Stated exercise: Reproduce the lines from the line containing "Give the farthest to closest order for" to the line containing "5. point (288, 211)", both included, and scale every point coordinate in the answers by 0.9, rounding to whole numbers with halves rounded up. Leave the numbers in the request lines as they are.

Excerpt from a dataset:
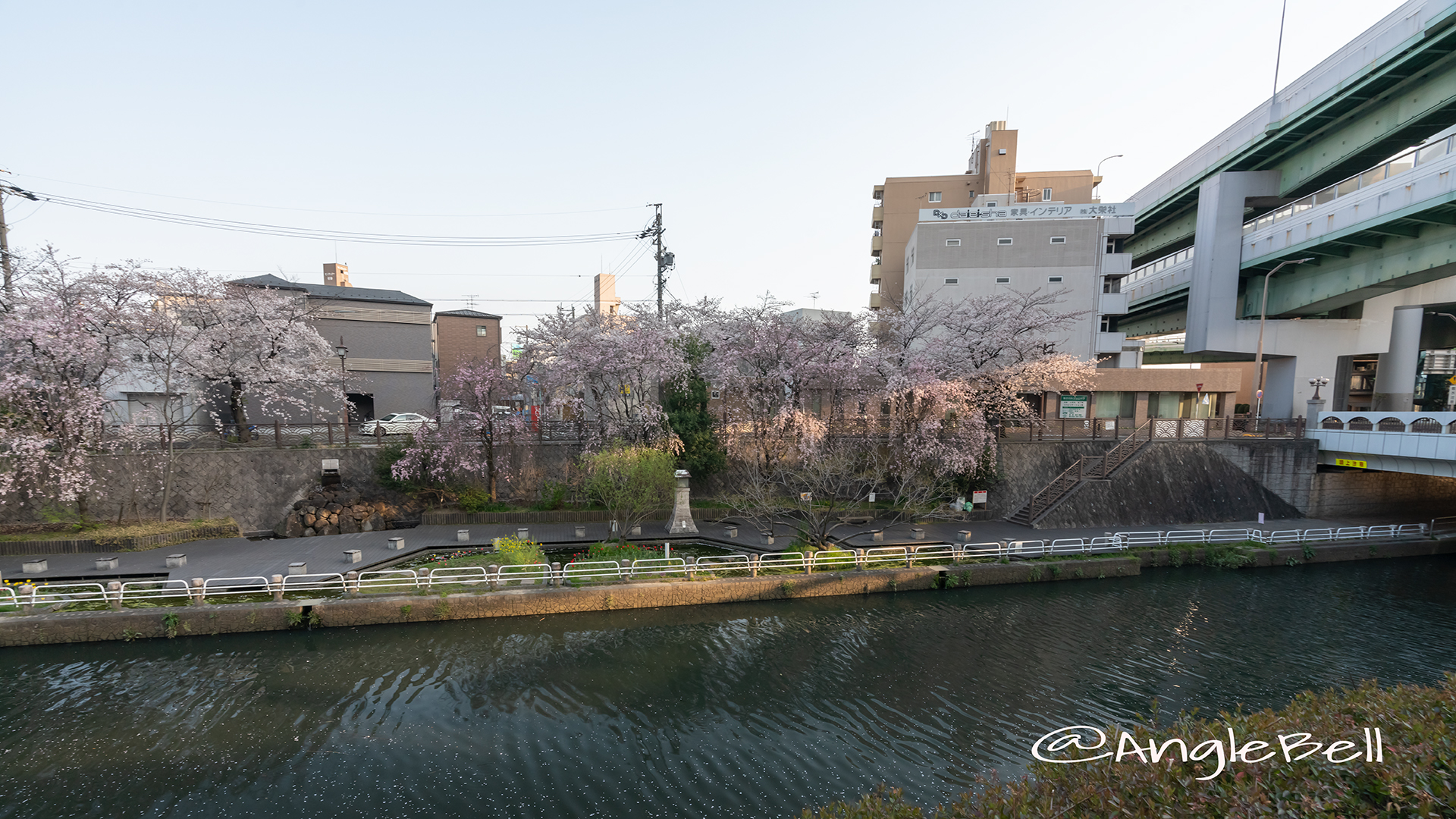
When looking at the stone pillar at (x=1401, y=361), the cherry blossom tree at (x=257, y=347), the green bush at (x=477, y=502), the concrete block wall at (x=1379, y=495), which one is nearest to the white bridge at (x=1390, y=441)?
the concrete block wall at (x=1379, y=495)

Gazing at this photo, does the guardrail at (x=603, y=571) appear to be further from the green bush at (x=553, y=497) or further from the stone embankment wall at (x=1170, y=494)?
the green bush at (x=553, y=497)

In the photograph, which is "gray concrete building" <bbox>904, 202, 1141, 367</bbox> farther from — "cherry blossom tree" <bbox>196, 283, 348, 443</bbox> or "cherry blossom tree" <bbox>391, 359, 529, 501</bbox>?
"cherry blossom tree" <bbox>196, 283, 348, 443</bbox>

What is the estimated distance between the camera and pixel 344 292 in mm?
31203

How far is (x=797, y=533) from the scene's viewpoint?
19.2 metres

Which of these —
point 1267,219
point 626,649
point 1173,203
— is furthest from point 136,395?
point 1173,203

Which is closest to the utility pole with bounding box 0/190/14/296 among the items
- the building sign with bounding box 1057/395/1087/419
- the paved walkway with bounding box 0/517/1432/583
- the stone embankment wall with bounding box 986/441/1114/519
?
the paved walkway with bounding box 0/517/1432/583

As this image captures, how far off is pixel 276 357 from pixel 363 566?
12.5m

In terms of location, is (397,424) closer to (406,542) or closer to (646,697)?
(406,542)

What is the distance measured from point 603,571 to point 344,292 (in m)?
27.1

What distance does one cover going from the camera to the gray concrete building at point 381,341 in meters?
30.4

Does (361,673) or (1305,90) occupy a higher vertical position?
(1305,90)

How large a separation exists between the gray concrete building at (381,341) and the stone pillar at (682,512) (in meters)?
18.4

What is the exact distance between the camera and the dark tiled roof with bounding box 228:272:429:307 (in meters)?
28.5

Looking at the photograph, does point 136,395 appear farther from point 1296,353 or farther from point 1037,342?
point 1296,353
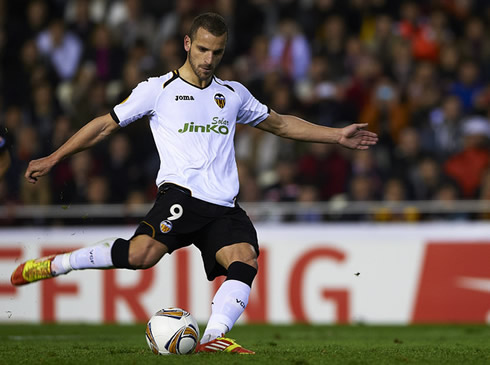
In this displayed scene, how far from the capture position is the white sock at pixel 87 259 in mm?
7336

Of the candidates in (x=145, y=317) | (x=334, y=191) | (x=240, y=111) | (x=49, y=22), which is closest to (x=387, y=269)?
(x=334, y=191)

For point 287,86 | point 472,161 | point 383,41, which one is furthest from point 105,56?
point 472,161

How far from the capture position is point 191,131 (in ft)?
24.0

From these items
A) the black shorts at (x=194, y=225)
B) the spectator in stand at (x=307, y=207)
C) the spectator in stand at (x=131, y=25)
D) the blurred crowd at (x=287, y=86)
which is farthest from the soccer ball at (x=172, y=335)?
the spectator in stand at (x=131, y=25)

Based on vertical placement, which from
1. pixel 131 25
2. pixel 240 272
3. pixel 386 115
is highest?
pixel 131 25

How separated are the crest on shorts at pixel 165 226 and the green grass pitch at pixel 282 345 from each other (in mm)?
939

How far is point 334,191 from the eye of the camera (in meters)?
13.6

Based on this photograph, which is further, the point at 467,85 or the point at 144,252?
the point at 467,85

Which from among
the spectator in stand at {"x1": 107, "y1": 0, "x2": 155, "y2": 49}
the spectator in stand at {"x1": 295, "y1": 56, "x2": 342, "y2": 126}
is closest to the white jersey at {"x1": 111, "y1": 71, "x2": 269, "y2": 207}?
the spectator in stand at {"x1": 295, "y1": 56, "x2": 342, "y2": 126}

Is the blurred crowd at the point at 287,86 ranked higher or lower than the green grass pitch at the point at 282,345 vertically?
higher

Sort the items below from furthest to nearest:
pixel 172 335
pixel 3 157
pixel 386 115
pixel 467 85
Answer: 1. pixel 467 85
2. pixel 386 115
3. pixel 3 157
4. pixel 172 335

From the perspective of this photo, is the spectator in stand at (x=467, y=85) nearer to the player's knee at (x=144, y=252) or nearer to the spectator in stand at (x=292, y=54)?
the spectator in stand at (x=292, y=54)

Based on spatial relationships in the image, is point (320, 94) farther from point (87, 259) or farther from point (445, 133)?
point (87, 259)

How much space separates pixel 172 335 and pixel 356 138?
7.37 feet
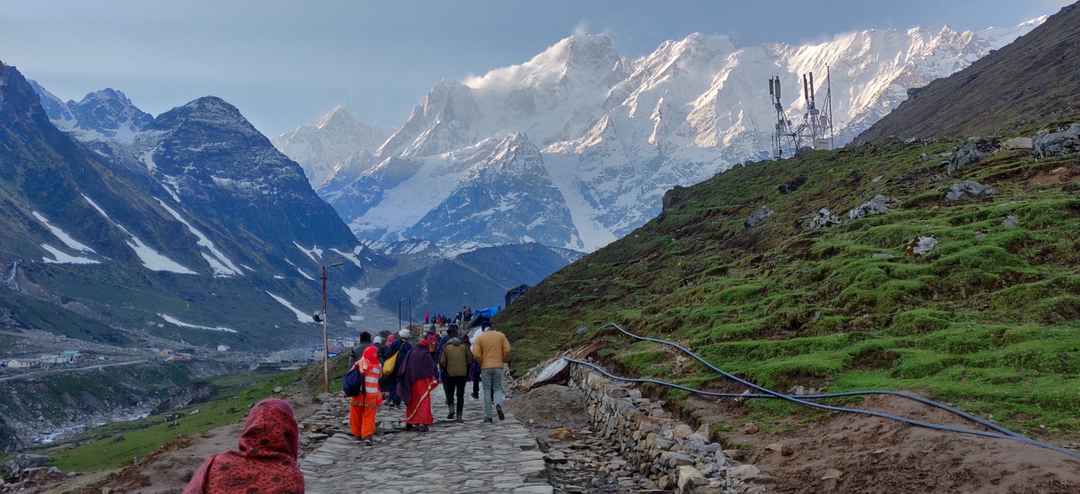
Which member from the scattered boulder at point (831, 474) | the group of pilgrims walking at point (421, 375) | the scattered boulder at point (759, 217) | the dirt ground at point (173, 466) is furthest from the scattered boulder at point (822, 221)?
the scattered boulder at point (831, 474)

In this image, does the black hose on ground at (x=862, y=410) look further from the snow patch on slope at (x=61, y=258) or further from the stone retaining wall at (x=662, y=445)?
the snow patch on slope at (x=61, y=258)

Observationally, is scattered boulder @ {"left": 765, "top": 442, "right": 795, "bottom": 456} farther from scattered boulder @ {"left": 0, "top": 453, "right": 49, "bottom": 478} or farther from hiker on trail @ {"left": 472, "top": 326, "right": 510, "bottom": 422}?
scattered boulder @ {"left": 0, "top": 453, "right": 49, "bottom": 478}

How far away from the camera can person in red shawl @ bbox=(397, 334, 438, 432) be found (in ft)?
52.4

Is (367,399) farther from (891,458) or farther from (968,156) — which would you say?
(968,156)

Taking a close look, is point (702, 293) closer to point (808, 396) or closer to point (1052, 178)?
point (1052, 178)

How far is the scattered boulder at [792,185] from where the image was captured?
146 ft

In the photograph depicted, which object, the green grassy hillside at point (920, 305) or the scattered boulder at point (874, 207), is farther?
the scattered boulder at point (874, 207)

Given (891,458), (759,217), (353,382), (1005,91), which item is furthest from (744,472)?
(1005,91)

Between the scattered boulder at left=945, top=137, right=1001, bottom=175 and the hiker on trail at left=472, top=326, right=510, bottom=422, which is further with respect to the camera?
the scattered boulder at left=945, top=137, right=1001, bottom=175

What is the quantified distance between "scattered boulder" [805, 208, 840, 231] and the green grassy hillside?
0.45 meters

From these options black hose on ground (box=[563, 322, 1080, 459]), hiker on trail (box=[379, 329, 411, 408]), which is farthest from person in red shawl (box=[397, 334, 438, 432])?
black hose on ground (box=[563, 322, 1080, 459])

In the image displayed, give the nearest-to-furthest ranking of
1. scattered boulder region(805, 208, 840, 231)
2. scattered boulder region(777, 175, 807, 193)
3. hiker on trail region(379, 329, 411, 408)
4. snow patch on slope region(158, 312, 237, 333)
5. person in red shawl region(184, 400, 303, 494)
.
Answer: person in red shawl region(184, 400, 303, 494), hiker on trail region(379, 329, 411, 408), scattered boulder region(805, 208, 840, 231), scattered boulder region(777, 175, 807, 193), snow patch on slope region(158, 312, 237, 333)

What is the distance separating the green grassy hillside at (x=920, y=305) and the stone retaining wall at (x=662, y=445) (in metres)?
1.03

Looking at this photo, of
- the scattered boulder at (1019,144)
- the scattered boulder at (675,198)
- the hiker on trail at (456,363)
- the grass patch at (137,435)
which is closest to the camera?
the hiker on trail at (456,363)
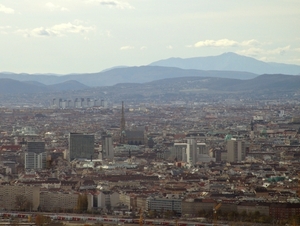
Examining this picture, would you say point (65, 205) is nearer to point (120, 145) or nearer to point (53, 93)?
point (120, 145)

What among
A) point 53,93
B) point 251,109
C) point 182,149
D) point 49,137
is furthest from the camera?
point 53,93

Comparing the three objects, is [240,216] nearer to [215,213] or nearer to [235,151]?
[215,213]

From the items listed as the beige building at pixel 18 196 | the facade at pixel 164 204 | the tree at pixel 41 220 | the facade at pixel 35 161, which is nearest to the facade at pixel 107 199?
the facade at pixel 164 204

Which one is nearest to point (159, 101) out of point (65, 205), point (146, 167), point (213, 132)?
point (213, 132)

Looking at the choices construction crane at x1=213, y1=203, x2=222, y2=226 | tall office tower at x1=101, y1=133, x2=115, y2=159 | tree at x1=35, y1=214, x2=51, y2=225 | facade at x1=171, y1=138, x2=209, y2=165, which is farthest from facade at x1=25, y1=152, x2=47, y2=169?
tree at x1=35, y1=214, x2=51, y2=225

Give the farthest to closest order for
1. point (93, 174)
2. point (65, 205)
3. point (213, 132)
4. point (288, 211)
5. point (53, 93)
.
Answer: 1. point (53, 93)
2. point (213, 132)
3. point (93, 174)
4. point (65, 205)
5. point (288, 211)

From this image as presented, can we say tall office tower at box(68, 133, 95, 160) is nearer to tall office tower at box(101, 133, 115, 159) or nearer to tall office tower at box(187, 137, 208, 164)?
tall office tower at box(101, 133, 115, 159)
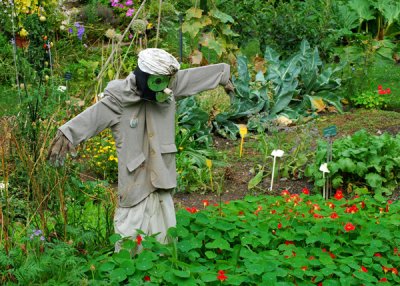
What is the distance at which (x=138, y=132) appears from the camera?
15.6 ft

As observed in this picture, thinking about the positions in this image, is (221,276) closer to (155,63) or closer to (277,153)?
(155,63)

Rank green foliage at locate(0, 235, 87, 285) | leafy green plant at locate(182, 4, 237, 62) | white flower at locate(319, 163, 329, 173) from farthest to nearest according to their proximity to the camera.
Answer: leafy green plant at locate(182, 4, 237, 62)
white flower at locate(319, 163, 329, 173)
green foliage at locate(0, 235, 87, 285)

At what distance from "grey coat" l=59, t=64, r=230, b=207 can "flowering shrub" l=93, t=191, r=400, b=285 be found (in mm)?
319

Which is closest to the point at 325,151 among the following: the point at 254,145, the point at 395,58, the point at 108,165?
the point at 254,145

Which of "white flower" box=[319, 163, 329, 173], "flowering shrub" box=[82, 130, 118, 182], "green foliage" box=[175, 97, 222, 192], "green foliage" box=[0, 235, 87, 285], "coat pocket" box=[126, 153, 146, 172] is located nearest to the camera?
"green foliage" box=[0, 235, 87, 285]

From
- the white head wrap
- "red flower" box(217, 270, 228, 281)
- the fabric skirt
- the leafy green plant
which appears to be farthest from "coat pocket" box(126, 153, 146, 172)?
the leafy green plant

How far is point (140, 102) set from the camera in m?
4.74

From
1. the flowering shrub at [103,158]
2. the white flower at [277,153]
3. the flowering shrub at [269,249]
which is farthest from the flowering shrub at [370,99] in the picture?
the flowering shrub at [269,249]

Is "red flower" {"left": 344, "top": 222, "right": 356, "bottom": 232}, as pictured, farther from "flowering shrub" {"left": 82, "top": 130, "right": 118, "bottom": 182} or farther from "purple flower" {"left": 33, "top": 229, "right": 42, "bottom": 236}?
"flowering shrub" {"left": 82, "top": 130, "right": 118, "bottom": 182}

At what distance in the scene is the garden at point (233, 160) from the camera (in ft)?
15.7

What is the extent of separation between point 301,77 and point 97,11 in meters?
4.52

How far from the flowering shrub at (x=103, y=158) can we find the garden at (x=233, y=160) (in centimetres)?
1

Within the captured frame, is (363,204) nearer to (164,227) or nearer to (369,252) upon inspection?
(369,252)

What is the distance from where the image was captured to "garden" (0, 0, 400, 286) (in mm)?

Finished task:
Give the farthest to closest order for
1. point (93, 174)
2. point (65, 205)
3. point (213, 132)
4. point (288, 211)
5. point (53, 93)
.
Answer: 1. point (48, 84)
2. point (192, 119)
3. point (84, 157)
4. point (59, 185)
5. point (259, 190)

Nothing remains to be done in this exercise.